RECORDS FOR THE EXERCISE>
-----

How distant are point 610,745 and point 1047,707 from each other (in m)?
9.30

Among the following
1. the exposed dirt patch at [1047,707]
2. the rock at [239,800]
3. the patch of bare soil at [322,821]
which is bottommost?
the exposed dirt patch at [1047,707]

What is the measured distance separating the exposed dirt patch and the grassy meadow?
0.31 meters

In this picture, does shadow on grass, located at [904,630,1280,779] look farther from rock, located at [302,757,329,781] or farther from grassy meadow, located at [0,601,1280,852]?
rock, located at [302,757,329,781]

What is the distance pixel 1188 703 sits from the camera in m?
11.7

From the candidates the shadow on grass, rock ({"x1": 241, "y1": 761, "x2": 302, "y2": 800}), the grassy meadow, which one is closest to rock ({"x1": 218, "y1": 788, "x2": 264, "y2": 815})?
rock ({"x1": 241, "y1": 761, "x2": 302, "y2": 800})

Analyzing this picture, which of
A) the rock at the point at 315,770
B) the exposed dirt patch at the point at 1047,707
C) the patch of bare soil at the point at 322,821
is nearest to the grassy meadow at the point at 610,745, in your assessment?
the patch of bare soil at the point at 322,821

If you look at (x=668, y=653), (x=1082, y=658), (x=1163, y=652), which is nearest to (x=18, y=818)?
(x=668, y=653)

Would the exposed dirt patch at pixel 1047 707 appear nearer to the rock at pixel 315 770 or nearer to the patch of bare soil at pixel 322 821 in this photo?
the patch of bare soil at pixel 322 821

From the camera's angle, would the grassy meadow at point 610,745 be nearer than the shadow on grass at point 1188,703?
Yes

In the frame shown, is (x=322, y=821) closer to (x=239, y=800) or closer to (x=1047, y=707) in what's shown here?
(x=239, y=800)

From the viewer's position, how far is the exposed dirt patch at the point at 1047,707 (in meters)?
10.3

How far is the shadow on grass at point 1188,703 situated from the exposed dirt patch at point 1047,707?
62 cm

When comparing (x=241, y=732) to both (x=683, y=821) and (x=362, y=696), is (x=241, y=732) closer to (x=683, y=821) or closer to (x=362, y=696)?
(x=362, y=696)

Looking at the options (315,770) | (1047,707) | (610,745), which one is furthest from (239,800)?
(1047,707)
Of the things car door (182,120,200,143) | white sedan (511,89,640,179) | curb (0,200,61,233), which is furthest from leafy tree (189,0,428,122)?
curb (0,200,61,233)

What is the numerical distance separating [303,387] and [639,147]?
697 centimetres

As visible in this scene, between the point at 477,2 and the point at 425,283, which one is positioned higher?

-----

Rewrite the records above, changing each "grassy meadow" to "green lawn" and leaving everything else untouched.

REPLY>
How distant are point 610,745 and point 1047,707 from each other (in m)?
9.30

Among the following
1. the exposed dirt patch at [1047,707]
2. the rock at [239,800]
3. the patch of bare soil at [322,821]
which is bottommost?
the exposed dirt patch at [1047,707]

What is the measured distance separating the exposed dirt patch and the green lawn?
0.31 meters

In this picture, does shadow on grass, located at [904,630,1280,779] look farther from rock, located at [302,757,329,781] or farther from green lawn, located at [0,601,1280,852]?
rock, located at [302,757,329,781]

What is the distance pixel 1188 703 sits from the camera in m?
11.7

From the candidates the shadow on grass, rock ({"x1": 241, "y1": 761, "x2": 302, "y2": 800}), the green lawn, which one is closest to rock ({"x1": 218, "y1": 788, "x2": 264, "y2": 815})?
rock ({"x1": 241, "y1": 761, "x2": 302, "y2": 800})

Analyzing this picture, which of
A) the rock at the point at 315,770
B) the exposed dirt patch at the point at 1047,707
C) the patch of bare soil at the point at 322,821
is nearest to the green lawn at the point at 610,745, in your assessment?
the patch of bare soil at the point at 322,821

If you look at (x=668, y=653), (x=1082, y=658), (x=1163, y=652), which is nearest to (x=18, y=818)?
(x=668, y=653)

Would the exposed dirt patch at pixel 1047 707 appear nearer to the rock at pixel 315 770 or nearer to the patch of bare soil at pixel 322 821 in this photo?
the patch of bare soil at pixel 322 821

From the camera's angle, would the green lawn at point 610,745 be nearer than the shadow on grass at point 1188,703?
Yes

In the frame shown, is (x=322, y=821) closer to (x=239, y=800) or closer to (x=1047, y=707) in what's shown here?
(x=239, y=800)

From the viewer's position, how far is the exposed dirt patch at the point at 1047,707 (in meters)?
10.3

How far is the shadow on grass at point 1188,703 situated from the exposed dirt patch at point 1047,707?
62 cm

When comparing (x=241, y=732) to both (x=683, y=821) and (x=362, y=696), is (x=241, y=732) closer to (x=683, y=821) or closer to (x=362, y=696)?
(x=362, y=696)

Looking at the options (315,770) | (1047,707) | (610,745), which one is furthest from (239,800)?
(1047,707)
Of the things car door (182,120,200,143) | white sedan (511,89,640,179) | curb (0,200,61,233), which is furthest from leafy tree (189,0,428,122)?
curb (0,200,61,233)

What is the numerical distance separating [303,387] and [639,147]?
697 centimetres

As visible in this scene, between the point at 477,2 and the point at 425,283, which one is positioned higher?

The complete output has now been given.